Sexism at Work (Carnival of Aces March 2016)

[This is in response to the Carnival of Aces prompt for March hosted by Valprehension; The topic is “The relationship between gender norms and asexuality.”]

I’m not actually “out” as an asexual at work. I don’t think my work is a safe enough environment for me to express my asexual and gender identities. One of the reasons for this is sexism. It’s subtle, but it’s there. As in any work place there are policies in place for sexual harassment and mistreatment, but they’re not enough to counteract the systemic sexism that still exists. Current estimates say that we’ll have colonies on Mars before there is equal pay for women. The problem, though, is I’m not a woman.
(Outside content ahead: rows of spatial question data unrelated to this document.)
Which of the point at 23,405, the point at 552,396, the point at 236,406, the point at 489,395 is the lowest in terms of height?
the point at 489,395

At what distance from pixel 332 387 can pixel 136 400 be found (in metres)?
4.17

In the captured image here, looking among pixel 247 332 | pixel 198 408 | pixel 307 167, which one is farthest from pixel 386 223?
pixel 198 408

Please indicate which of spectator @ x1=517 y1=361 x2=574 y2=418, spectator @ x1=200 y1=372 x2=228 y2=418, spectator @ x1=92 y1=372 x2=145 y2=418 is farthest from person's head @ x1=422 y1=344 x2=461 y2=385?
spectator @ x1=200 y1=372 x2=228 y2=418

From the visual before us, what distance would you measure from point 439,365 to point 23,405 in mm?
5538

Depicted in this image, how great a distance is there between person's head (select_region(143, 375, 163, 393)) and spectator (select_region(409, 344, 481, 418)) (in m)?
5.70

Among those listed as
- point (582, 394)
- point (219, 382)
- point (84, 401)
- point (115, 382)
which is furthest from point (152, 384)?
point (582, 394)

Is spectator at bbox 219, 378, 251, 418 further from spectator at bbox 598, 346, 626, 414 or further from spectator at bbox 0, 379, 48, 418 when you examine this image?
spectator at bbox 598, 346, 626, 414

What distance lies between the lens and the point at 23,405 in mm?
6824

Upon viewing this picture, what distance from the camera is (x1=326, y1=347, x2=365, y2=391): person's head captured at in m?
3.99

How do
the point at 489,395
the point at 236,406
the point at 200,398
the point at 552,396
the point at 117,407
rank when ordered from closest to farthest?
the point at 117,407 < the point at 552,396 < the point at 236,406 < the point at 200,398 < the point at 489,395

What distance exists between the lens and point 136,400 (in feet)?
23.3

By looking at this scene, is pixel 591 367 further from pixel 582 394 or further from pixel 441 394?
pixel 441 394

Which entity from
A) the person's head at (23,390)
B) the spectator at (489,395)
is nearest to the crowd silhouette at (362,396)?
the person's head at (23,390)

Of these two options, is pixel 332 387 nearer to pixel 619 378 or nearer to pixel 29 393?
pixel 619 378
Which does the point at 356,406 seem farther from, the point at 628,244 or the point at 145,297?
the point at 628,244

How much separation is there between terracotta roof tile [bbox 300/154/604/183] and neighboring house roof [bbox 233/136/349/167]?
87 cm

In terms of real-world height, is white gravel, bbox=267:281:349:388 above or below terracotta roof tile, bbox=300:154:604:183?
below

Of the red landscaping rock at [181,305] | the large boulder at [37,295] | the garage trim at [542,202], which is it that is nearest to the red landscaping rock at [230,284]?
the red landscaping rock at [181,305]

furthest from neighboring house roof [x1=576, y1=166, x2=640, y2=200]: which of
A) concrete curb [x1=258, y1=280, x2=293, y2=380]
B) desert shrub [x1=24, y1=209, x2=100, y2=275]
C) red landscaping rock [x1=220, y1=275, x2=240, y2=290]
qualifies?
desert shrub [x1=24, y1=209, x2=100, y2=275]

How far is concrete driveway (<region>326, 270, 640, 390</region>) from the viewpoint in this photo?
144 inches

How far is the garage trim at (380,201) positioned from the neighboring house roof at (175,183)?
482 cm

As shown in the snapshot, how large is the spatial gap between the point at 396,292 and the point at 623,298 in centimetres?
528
I’m DFAB, but I identify as “agender”, which is defined the lack of or a neutral gender identity. Is my lack of gender linked to my lack of sexual attraction? I don’t know. All I do know is that I’ve never felt sexual attraction and I was actually quite shocked when I realized that normal people felt a sense of gender.

It boggled my mind. Before I researched gender and gender identities on my own I didn’t know you could feel like a specific gender. I thought your gender was just a label people slapped on you based on your biology. I didn’t realize that women actually felt like women. I didn’t feel anything. I didn’t “just know” like a cis person would. 

My department at work recently hired two new guys and both have made sexist comments. Most of the time it’s harmless like “Oh, I’m they only guy working today.” but it’s still frustrating because I can’t say anything without revealing my gender identity. One of the guys asked for my number the first day we worked together. Again, mostly harmless because being able to reach a coworker in case you need to switch shifts or something is a good thing.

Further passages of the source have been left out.